Drivers education courses offer many benefits for teen drivers and their parents. To start, the course might lower your insurance costs based on your provider. Along with your guidance, your teens can learn from a certified instructor and most likely will practice with other peers in the car as well. The additional driving experience can improve your teen’s comfortability on the road and in different situations. Plus, you’ll know where they’re at while enrolled in the course.
Pay attention to the weather
Summer weather in Nebraska is about as unpredictable as it gets. It can be sunny and cloud-free one moment and hail the next. Drivers must stay on their toes during times of severe weather and you’re teen might not have the necessary skills to handle these situations. Plus, you really don’t want to spend money on a hail damaged vehicle when avoidance is as easy as checking the weather. Turn on weather notifications on your phone and alert your teen driver on any changes in the weather.
It might not be the “cool thing to do” but it’s one of the easiest and convenient life-savers ever invented. Young drivers wear seatbelts less often than any other age group. If you feel the need, go over the pros and cons with your driver. If necessary, there are certain technologies out there that prevent the vehicle from starting until the seatbelt is on.
Take advantage of the nice weather as an opportunity to educate your young driver on car maintenance.
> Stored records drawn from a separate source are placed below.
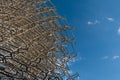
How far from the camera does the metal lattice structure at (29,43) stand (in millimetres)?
2602

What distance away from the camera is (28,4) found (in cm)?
309

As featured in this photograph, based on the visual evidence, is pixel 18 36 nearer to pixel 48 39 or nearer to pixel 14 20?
pixel 14 20

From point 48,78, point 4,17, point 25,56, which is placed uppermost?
point 4,17

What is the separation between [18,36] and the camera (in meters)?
2.80

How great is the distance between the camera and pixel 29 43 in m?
2.78

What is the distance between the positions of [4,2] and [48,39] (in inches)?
31.3

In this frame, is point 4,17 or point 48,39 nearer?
point 4,17

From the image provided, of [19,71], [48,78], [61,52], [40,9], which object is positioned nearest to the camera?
[19,71]

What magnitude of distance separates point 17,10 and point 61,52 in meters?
1.12

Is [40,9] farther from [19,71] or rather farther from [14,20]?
[19,71]

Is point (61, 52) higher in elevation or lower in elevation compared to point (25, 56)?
higher

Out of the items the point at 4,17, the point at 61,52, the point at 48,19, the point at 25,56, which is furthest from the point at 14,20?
the point at 61,52

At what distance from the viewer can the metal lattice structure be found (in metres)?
2.60

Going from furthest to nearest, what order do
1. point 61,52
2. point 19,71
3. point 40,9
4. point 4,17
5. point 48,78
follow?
1. point 61,52
2. point 40,9
3. point 48,78
4. point 19,71
5. point 4,17
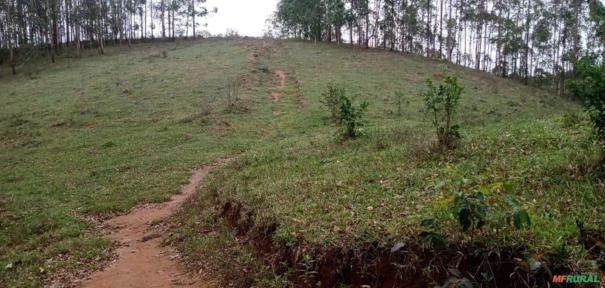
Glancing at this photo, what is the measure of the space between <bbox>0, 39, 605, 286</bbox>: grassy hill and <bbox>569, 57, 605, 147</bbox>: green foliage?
2.53 ft

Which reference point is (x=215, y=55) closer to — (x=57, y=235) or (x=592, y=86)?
(x=57, y=235)

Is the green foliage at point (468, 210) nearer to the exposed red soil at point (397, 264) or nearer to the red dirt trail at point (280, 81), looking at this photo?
the exposed red soil at point (397, 264)

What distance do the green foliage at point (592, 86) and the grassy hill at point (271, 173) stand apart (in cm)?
77

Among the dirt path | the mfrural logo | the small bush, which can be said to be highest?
the small bush

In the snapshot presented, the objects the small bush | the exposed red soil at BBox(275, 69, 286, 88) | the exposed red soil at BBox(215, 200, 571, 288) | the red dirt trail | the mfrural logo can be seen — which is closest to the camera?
the mfrural logo

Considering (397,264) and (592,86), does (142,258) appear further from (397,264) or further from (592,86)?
(592,86)

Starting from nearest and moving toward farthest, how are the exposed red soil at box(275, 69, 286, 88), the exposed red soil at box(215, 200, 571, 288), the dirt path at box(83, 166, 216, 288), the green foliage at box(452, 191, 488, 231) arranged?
the green foliage at box(452, 191, 488, 231), the exposed red soil at box(215, 200, 571, 288), the dirt path at box(83, 166, 216, 288), the exposed red soil at box(275, 69, 286, 88)

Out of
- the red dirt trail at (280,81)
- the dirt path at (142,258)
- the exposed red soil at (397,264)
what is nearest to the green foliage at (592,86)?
the exposed red soil at (397,264)

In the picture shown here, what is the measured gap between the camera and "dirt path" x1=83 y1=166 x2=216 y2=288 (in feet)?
24.8

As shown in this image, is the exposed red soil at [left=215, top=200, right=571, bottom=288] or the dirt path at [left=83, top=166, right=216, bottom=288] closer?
the exposed red soil at [left=215, top=200, right=571, bottom=288]

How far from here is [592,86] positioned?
230 inches

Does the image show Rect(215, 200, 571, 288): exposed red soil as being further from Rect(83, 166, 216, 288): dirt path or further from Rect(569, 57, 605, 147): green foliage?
Rect(569, 57, 605, 147): green foliage

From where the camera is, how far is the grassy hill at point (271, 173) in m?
5.86

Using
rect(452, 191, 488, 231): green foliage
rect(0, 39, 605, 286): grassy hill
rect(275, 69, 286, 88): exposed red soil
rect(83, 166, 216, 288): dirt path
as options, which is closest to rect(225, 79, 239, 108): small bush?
rect(0, 39, 605, 286): grassy hill
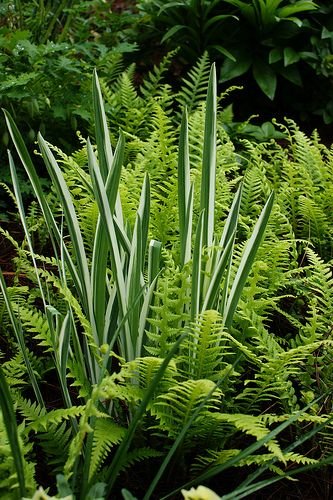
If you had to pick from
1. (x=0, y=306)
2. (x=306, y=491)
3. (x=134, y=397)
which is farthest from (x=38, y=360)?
(x=306, y=491)

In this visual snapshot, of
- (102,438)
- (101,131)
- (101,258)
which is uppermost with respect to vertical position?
(101,131)

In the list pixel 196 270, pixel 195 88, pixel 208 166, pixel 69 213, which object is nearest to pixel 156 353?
pixel 196 270

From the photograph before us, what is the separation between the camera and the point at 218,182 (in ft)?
6.19

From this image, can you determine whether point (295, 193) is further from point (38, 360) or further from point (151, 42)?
point (151, 42)

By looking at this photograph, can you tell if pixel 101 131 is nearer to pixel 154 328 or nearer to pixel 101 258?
pixel 101 258

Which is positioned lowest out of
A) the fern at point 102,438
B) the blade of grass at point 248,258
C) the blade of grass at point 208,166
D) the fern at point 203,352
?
the fern at point 102,438

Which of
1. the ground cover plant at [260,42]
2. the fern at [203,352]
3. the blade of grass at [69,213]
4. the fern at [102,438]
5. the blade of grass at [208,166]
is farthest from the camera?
the ground cover plant at [260,42]

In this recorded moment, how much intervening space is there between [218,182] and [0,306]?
0.71 metres

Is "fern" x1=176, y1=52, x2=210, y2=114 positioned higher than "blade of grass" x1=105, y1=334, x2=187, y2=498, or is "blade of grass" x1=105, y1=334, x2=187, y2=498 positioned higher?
"fern" x1=176, y1=52, x2=210, y2=114

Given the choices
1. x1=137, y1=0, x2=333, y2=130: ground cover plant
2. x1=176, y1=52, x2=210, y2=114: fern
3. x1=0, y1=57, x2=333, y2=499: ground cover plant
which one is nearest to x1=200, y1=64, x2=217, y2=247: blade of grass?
x1=0, y1=57, x2=333, y2=499: ground cover plant

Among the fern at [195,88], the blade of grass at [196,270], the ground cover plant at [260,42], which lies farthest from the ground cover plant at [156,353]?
the ground cover plant at [260,42]

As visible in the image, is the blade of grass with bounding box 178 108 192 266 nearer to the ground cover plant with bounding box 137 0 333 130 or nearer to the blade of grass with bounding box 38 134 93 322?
the blade of grass with bounding box 38 134 93 322

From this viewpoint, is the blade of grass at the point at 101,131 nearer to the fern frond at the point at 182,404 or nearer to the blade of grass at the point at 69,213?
the blade of grass at the point at 69,213

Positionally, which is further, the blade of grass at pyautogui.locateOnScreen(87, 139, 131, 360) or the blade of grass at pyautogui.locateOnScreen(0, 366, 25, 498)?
the blade of grass at pyautogui.locateOnScreen(87, 139, 131, 360)
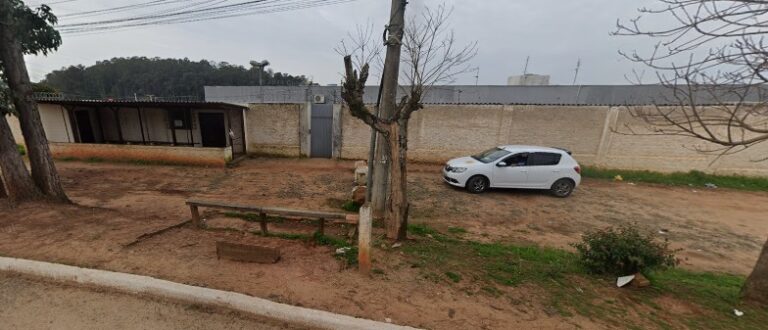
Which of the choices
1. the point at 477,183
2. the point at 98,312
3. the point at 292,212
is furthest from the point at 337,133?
the point at 98,312

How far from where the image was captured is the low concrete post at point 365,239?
3.15 metres

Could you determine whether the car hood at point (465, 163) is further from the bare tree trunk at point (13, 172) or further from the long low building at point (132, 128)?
the bare tree trunk at point (13, 172)

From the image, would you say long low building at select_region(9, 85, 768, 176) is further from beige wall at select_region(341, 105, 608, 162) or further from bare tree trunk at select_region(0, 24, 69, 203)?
bare tree trunk at select_region(0, 24, 69, 203)

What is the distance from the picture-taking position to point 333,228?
16.8ft

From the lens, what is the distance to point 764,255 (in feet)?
10.2

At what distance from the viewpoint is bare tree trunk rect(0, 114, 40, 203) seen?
16.6 ft

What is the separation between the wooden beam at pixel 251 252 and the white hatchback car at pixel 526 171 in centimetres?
592

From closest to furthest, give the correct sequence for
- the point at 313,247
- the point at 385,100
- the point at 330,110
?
the point at 313,247, the point at 385,100, the point at 330,110

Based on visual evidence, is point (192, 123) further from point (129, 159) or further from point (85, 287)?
point (85, 287)

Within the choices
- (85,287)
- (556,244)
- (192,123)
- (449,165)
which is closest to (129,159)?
(192,123)

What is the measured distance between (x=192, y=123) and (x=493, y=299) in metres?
14.2

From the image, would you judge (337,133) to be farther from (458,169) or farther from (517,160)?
(517,160)

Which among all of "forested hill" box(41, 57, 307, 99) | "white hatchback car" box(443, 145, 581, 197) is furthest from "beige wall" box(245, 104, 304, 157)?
"forested hill" box(41, 57, 307, 99)

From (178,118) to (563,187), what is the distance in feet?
50.5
Not only is it warmer and gives you the opportunity to be outside, there’s plenty of maintenance checks specifically related to the summer that should be periodically reviewed. From checking proper fluids to tire pressure, there’s a lot that can go wrong, but more that can be learned.
Lead by example
Over the years, we all throw certain laws out the window as our driving experience increases, mostly speeding. Now is a good time to make sure your driving is on point so your teenager can learn from you. Whether you believe it or not, parents do have the largest influence on a child’s life, even socially.